Pourquoi ne pas l'avoir dit tout de suite aux enquêteurs ? "Je n'avais pas encore fait le lien, je ne savais pas de quoi il parlait, c'est plus tard que je me suis mise à y penser, que je me suis souvenue." "Pourtant, il vous déclare : "T'es baisée, si tu parles tu es baisée", pourquoi vous ne l'avez pas dit", insiste Jean-Cédric Gaux, avocat général. La réponse de Fazia fait lever quelques sourcils. "Je ne voulais pas dire n'importe quoi, c'est mon frère." "Donc vous avez omis volontairement ?" "Oui."
Pourquoi, alors, Messaoud aurait fomenté une machination contre sa sœur, chez qui il habite, attirant les regards des enquêteurs vers lui-même ? "Dans sa tête, ça doit être logique." Pour quel mobile ? "Parce qu'il me déteste." Est-il intelligent ? "Peut-être pas, mais il est capable de tout". Son avocat ne prend pas la peine de l'interroger.
Les familles ulcérées
Pour ce qui est des espoirs des familles d'obtenir des aveux, on en restera là.
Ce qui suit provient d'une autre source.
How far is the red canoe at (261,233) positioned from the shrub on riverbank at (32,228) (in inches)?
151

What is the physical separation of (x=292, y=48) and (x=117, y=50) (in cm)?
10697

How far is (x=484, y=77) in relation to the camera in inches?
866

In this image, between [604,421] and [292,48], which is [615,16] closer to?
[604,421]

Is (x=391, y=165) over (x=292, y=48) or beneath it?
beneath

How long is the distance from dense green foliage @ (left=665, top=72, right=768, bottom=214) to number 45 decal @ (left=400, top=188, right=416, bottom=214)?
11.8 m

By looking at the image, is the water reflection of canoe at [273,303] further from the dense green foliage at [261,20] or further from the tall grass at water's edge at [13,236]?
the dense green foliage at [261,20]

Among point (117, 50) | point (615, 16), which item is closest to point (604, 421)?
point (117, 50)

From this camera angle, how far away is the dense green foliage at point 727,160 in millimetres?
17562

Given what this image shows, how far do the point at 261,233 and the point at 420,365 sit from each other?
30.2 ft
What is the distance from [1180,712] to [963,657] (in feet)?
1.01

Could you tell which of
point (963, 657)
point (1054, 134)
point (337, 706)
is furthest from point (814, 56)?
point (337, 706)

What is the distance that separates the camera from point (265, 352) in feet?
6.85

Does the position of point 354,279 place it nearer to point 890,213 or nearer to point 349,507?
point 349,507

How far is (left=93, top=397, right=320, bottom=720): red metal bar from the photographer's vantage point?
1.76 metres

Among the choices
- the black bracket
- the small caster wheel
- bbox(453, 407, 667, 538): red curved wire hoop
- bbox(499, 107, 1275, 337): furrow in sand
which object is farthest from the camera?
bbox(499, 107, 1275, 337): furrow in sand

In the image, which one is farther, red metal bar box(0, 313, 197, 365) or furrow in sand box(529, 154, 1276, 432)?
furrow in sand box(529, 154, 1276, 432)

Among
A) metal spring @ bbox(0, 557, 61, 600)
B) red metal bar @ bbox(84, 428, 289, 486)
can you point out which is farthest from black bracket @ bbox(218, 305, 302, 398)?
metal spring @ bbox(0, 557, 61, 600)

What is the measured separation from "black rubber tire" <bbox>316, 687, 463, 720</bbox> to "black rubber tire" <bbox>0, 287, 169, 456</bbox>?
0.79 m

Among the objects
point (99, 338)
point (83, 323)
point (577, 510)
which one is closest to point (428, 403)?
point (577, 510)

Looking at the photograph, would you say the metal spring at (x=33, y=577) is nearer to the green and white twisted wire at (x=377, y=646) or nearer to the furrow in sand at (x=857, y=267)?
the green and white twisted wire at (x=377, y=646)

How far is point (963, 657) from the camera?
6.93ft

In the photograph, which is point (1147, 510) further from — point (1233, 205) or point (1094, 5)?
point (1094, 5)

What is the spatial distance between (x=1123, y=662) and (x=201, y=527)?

Avant de se rasseoir, Fazia Megchiche se tourne vers les parties civiles. "Je suis vraiment désolée pour les familles." Plusieurs "pffff" très audibles montent des rangs où les proches des victimes sont assis. "Je suis désolée de ne pas pouvoir leur apporter plus de compléments." À peine la phrase entamée, une femme se lève précipitamment de ces mêmes rangs, ulcérée, et quitte la salle.
La journée de procès s'est poursuivie avec l'audition des deux autres accusés : Mehmet Sari, qui comparait pour ne pas avoir dénoncé le crime, et Damien Gauthier, suspecté d'avoir recelé des armes volées chez Jacques Samson. Chacun clamant n'avoir rien su des faits. Et les différents avocats ne se sont pas spécialement attardés sur leurs interrogatoires. L'essentiel ne semblait pas là.